SHORT PROBLEM: Reproduce the lines verbatim, starting at the line that contains "In the photo, does" and ending at the line that contains "3.10 meters".

Spatial questions tied to images:

╔══

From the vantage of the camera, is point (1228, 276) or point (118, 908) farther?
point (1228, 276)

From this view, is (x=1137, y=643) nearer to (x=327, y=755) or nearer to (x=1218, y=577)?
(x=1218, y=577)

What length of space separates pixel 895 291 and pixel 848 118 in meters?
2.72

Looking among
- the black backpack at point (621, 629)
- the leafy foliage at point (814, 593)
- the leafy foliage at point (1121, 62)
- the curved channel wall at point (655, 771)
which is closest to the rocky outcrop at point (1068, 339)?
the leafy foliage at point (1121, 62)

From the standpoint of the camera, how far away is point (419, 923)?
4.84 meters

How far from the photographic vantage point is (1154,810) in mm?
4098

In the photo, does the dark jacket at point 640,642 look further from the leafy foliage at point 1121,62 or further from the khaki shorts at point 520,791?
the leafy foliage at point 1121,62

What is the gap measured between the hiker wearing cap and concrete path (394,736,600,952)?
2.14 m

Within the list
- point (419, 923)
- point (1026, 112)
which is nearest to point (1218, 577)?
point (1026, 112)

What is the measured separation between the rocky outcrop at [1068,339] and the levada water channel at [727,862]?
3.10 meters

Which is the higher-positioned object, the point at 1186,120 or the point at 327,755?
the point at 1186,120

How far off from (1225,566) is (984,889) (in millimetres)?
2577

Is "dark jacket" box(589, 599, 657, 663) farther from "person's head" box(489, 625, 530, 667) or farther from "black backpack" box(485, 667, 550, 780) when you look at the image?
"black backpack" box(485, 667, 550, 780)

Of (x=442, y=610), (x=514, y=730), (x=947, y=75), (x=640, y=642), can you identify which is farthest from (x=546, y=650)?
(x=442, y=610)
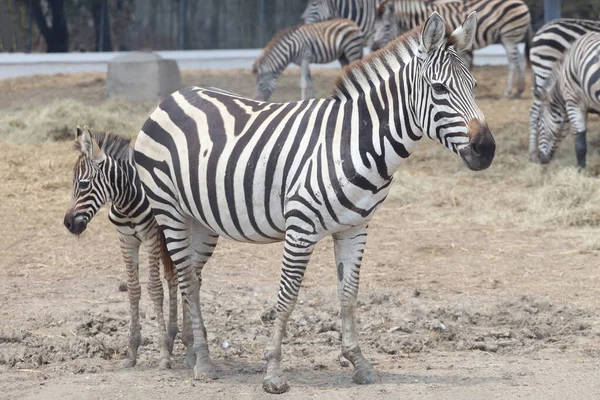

╚══

RESPONSE:
In the photo, does the dark jacket at point 640,642 look further from the leafy foliage at point 1121,62 or further from the khaki shorts at point 520,791?
the leafy foliage at point 1121,62

What is the gap measured between the hiker wearing cap and concrete path (394,736,600,952)?
2.14 m

Within the list
- point (419, 923)
- point (1026, 112)
which is nearest to point (1218, 577)?
point (1026, 112)

What is the measured separation between the rocky outcrop at [1068,339] and the levada water channel at [727,862]?
3.10 meters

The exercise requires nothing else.